There is a slight breeze in the night air. It is surprisingly warm for November, but she has a knitted sweater loosely hanging over her body that comes to rest at her mid-thighs. The breeze causes the strands of her hair that refuse to tie into the ponytail to brush over her collarbone and neck, tickling her slightly. "I feel things, more emotions, deeper emotions than other people. I can see what everyone around me is feeling, and yet I cannot stop myself from helping them. I cannot look away when someone is in pain, mentally or physically. I would give every last drop of my blood to save someone else's life, and it would do it happily without complaint. However, it is the mental things that require the most to be given." She shrugs her shoulders again, and the arm of her sweater falls slightly, revealing the black spaghetti strap of her tank top underneath. She thinks for a minute that perhaps she should pull it back up, but she does not. "Do you know what it is like to sit next to your sibling, listening to him scream in terror and not be able to do anything about it? It is not just screaming I have heard, but I can hear everyones. I can just look at someone in pain and hear their scream. They all sound alike, and yet they do not. I don't sleep at night because of those screams unless I am too exhausted to care if I wake up screaming myself." Ava looks down at her hands, seeing her fingers play with the cuffs of her sweater. "I don't like crowds. I do not like being around people. I feel like I am being crushed under their weight or being judged by their gaze. Sometimes I hear the screams. Sometimes I feel the weight of the crowds. But the worst times are when I feel it both. When I am in a crowd and every face I look at is screaming at me. It is overwhelming."

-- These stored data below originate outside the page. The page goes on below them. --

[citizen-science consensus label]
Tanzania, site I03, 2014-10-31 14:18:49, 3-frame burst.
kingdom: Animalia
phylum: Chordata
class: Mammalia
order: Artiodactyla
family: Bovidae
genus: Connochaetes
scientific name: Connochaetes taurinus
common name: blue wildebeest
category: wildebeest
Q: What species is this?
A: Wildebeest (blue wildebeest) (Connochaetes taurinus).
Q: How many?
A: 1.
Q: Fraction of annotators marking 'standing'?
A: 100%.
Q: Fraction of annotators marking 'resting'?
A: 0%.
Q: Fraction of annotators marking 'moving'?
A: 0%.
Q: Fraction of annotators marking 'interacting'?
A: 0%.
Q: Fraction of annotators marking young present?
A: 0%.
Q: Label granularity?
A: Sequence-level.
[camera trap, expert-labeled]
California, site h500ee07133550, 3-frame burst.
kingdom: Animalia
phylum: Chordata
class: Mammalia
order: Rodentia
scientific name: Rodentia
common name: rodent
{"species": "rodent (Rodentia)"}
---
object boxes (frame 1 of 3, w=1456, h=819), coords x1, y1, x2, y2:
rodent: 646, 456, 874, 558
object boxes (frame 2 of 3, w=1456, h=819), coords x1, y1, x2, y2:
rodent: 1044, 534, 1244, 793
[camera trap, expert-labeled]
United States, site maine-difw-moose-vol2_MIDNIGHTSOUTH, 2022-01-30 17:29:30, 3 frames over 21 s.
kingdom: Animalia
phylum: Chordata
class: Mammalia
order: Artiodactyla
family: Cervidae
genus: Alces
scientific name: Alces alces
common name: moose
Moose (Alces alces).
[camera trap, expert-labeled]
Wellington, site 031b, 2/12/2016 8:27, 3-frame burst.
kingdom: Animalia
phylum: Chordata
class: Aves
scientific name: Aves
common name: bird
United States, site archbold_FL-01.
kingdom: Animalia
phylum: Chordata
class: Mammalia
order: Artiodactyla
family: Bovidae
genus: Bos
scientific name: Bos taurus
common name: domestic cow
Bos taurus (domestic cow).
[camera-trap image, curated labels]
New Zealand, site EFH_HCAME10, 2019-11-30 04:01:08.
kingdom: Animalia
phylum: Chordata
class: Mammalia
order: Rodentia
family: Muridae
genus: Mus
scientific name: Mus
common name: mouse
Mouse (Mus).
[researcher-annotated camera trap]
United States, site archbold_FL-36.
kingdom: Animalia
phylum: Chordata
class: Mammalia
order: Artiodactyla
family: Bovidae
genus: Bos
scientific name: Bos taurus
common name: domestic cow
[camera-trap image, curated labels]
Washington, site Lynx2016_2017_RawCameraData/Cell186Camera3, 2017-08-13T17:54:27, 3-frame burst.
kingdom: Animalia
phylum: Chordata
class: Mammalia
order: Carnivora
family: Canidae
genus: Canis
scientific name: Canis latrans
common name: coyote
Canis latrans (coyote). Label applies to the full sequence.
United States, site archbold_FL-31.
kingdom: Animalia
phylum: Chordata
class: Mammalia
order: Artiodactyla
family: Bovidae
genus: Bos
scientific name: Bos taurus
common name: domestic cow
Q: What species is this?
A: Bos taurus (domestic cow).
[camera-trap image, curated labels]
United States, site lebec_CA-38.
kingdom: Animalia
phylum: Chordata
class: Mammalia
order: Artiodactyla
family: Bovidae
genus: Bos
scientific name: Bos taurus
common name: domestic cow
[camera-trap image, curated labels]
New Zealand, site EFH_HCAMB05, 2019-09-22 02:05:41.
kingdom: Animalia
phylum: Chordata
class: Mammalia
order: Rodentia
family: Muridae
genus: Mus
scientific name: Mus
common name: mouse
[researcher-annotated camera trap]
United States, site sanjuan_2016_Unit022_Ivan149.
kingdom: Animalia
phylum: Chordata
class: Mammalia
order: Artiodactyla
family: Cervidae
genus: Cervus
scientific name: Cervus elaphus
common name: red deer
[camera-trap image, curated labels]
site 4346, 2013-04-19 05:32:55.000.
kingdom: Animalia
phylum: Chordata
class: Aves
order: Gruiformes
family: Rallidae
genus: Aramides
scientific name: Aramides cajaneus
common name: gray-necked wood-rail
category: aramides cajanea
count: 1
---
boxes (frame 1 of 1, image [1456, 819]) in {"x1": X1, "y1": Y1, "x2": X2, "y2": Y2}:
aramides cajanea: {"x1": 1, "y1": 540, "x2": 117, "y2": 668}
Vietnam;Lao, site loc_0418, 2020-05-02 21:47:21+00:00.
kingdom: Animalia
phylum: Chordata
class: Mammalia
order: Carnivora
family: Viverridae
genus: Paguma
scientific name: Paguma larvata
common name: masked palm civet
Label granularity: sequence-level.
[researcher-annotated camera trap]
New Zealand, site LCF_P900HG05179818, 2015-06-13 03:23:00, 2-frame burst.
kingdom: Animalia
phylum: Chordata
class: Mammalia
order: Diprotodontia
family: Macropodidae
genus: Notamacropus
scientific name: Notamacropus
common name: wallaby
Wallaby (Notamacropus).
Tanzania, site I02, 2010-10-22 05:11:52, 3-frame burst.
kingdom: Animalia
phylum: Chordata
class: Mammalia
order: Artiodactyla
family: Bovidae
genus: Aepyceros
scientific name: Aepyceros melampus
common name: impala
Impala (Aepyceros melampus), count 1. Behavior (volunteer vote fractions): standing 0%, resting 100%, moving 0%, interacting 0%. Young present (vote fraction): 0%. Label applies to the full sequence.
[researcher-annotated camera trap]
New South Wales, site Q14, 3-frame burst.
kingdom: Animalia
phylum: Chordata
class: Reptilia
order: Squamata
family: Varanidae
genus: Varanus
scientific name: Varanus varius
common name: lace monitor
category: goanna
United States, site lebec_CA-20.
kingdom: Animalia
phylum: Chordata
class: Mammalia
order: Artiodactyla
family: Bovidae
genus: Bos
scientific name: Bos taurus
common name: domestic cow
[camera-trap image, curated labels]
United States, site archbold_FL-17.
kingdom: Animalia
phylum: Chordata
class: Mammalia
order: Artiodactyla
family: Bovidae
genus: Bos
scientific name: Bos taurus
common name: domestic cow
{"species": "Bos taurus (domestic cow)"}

Ava peers back up at Max to see a pained sort of gaze in his eyes. She knows that look. "And if you think that all that is going to stop me from helping people, it isn't. If you think you can walk away and leave me alone, and I will not feel your pain, that I could be spared feeling more, then you are wrong. It is my destiny to help tortured souls, and it seems that no matter where I go, I cannot seem to not run into you. You will soon realize I don't give up on people, even when they want me to." She cracks a smile, and he drops his gaze from her. Whether he accepts that she is not going to give up fighting for him or not, she does not know.

"Is that why you paint?" He inquires while shuffling through songs on his phone. "Like Dylan with his wood-working stuff."

"The music helps drown out the noise." Ava nods slightly. "But sometimes you can still see things in your mind. Painting, for me, gives my mind something else to see, something that still my mind. Dylan always loved carpentry, and he became depressed when he thought that because he lost his hand he could not do that anymore. I had to show him that he could. We will find something for you to do, as well." His gaze flicks back up to hers, and she tries to keep herself breathing normally and keep the heat from rising in her face. "You could come to paint with me."